Но он поймал в свои сети Уайлдерспина, и тот исчез из Мидхерста в одно время со мной.

Годы спустя, когда у меня был свой дом в Уокинге, Уайлдерспин на несколько дней опять впорхнул в мою жизнь в качестве матерого странствующего католического проповедника. Он навестил меня и показался мне человеком неустроенным, нуждающимся и голодным. Очевидно, ему приходилось нелегко. Он рассказал мне, что, навещая католиков, попадает иной раз в места удивительные и однажды обнаружил мышиное гнездо в постели, которую ему предложили на ночь. У меня осталось впечатление, что он все еще удивляется своей жизни и правилам игры, которые добровольно для себя принял. Мы договорились, что он придет ко мне на обед, и меня поразило, с каким интересом он обсуждал со мной меню. Мы выбрали день, когда не было никаких постов. Он пришел. Мы плотно пообедали, поговорили о Мидхерсте, обсудили школу и мальчиков, посмеялись от души, как никогда раньше, выпили, покурили и расстались с теплым чувством. Очевидно, это было для него настоящей попойкой. Больше его я не видел и не слышал о нем. Может быть, веселье, царившее в моем доме, огорчило его, а еще вероятнее, что я принадлежал к числу людей, с которыми священнослужителю даже не очень строгих правил не пристало общаться.

6. Прогулки с отцом

Три года я почти не видел отца, и мне было интересно вернуться к нему и пообщаться с ним один на один и как бы на равных. В мои школьные годы он был гораздо выше меня, но сейчас я быстро его догонял. Мы стали закадычными друзьями. Атлас-хаус обветшал и опустел, сделался старее, грязнее, но мой отец разбил свой бивак, если можно так выразиться, среди всего этого беспорядка и жил там припеваючи. Он хорошо, куда лучше матери, готовил в нашей подвальной кухне, заставлял меня мыть посуду и прибирать у себя в комнате, а что касается других сторон домоводства, то мы к ним как-то особого рвения не проявляли. Он сильно хромал и погрузнел, ходил, опираясь на толстую палку, но ковылял очень проворно. Был он лысый, голубоглазый, с розовым веселым лицом и бородой совсем как у царя Давида. Мои успехи и надежды на будущее приводили его в восторг, и он испытывал живой интерес к начаткам наук и философии, которыми я с ним делился.
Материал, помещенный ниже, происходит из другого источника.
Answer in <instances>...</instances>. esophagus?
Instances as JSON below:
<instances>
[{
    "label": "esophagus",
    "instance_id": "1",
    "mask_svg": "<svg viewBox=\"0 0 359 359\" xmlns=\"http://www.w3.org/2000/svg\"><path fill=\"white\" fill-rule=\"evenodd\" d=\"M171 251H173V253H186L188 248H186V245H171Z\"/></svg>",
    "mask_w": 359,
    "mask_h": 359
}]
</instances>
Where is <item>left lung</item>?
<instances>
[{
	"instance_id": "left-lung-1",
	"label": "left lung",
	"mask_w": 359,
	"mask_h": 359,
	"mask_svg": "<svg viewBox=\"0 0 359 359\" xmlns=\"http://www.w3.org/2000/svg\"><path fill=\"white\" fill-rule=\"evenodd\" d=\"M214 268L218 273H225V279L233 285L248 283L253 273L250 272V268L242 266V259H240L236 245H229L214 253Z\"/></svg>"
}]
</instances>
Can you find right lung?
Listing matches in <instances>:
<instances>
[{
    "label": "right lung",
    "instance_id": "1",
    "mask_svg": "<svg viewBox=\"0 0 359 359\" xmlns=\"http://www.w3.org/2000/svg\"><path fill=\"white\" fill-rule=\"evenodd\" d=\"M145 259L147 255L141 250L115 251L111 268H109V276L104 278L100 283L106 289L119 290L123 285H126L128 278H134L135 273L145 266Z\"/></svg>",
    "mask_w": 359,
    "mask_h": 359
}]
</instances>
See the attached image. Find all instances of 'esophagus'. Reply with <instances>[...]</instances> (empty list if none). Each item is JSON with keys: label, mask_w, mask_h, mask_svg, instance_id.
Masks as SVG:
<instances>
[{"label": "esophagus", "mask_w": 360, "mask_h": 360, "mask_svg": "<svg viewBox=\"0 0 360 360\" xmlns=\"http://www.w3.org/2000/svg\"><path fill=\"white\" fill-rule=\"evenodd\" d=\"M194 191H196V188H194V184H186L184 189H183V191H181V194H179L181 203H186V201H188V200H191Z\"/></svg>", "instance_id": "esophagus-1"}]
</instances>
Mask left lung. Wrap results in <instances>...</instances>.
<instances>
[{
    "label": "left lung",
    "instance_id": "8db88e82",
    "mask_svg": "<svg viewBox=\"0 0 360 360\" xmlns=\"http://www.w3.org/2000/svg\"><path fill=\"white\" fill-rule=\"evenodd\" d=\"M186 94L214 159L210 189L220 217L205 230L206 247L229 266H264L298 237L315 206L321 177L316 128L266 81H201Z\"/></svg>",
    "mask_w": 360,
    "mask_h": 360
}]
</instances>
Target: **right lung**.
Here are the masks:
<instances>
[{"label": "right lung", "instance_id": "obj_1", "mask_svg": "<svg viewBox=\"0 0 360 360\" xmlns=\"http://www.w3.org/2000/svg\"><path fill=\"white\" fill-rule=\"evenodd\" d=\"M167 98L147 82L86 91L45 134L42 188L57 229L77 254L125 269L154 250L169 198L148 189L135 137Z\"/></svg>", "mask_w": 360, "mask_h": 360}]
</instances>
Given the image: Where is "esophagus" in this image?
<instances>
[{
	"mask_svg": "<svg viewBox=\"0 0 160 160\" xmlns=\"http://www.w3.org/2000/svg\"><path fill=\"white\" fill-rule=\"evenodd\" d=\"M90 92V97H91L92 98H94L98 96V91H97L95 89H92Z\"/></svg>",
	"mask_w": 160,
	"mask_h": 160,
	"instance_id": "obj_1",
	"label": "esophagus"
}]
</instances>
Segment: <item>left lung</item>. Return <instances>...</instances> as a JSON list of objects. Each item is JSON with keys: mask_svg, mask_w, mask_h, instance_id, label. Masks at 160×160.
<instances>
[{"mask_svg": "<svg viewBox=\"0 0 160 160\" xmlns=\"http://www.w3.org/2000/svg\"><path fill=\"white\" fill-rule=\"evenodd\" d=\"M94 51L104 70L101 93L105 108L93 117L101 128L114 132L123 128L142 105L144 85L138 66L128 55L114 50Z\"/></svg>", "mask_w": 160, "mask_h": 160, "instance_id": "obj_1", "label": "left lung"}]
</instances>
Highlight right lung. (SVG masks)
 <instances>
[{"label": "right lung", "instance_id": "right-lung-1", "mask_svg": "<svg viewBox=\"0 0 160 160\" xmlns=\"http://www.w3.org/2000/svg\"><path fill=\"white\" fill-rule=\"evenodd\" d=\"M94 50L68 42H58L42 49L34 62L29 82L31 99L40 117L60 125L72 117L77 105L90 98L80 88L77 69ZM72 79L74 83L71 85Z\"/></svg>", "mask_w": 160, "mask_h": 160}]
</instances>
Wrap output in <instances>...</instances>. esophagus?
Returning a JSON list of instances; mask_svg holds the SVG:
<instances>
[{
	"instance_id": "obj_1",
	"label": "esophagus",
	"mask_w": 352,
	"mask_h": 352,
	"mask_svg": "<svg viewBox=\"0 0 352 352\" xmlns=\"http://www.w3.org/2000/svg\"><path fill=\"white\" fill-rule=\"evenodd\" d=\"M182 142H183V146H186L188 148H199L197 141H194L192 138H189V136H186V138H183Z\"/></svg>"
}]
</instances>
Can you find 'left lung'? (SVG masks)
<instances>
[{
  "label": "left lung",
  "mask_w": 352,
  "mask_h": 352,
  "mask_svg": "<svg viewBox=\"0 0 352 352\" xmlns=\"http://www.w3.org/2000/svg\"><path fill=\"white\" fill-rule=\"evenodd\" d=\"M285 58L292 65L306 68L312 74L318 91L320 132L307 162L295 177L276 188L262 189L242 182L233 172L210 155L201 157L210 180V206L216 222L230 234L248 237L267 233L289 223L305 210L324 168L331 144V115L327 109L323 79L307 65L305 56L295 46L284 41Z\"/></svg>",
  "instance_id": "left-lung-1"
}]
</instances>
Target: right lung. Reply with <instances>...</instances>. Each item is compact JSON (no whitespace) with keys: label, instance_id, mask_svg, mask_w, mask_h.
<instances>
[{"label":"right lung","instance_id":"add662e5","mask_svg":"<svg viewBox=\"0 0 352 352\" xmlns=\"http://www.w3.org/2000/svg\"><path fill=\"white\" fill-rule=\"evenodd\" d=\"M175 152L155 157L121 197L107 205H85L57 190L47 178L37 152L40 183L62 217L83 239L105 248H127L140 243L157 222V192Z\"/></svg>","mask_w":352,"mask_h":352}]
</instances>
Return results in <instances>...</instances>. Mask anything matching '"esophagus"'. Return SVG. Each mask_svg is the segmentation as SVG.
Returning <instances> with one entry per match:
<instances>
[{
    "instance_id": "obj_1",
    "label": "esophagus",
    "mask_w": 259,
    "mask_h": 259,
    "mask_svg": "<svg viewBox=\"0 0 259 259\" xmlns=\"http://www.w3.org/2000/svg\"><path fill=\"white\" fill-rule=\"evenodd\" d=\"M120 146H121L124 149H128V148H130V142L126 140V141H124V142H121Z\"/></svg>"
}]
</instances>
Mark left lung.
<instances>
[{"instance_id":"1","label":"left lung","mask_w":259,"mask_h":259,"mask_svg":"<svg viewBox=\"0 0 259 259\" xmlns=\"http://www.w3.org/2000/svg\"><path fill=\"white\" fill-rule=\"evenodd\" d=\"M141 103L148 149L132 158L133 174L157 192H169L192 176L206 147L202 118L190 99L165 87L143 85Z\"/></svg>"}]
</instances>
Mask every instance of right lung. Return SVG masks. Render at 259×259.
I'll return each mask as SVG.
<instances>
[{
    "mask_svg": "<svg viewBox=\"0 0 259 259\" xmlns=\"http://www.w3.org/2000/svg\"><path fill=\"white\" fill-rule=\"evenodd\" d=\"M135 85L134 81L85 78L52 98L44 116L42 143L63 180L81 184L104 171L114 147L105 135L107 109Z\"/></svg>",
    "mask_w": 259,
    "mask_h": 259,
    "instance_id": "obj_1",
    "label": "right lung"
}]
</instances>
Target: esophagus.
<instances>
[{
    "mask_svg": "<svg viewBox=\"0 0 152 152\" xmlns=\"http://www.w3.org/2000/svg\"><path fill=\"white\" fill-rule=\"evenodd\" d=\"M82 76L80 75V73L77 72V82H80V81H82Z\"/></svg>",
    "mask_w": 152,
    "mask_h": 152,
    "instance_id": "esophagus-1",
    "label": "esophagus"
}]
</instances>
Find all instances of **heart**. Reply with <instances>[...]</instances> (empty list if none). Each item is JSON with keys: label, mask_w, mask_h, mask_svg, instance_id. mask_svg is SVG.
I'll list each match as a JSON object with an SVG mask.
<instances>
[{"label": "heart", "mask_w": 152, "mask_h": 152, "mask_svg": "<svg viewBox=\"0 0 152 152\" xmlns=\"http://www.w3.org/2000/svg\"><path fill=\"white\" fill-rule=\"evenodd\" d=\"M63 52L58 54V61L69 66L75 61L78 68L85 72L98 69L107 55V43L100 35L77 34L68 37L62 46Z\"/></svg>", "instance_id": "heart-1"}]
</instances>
Лавка наша была уже при последнем издыхании и не доставляла нам особых хлопот; единственное, на что еще был спрос, — это на принадлежности для игры в крикет. После чая отцу выгоднее было запереть лавку и послоняться вокруг крикетного поля. А если кому-то вечером очень уж хотелось прикупить что-нибудь из посуды, он барабанил в дверь до тех пор, пока подобное желание у него не пропадало. По воскресеньям же мы были совсем свободны и могли совершать далекие многомильные прогулки, завтракая по дороге хлебом с сыром, а то и холодным мясом.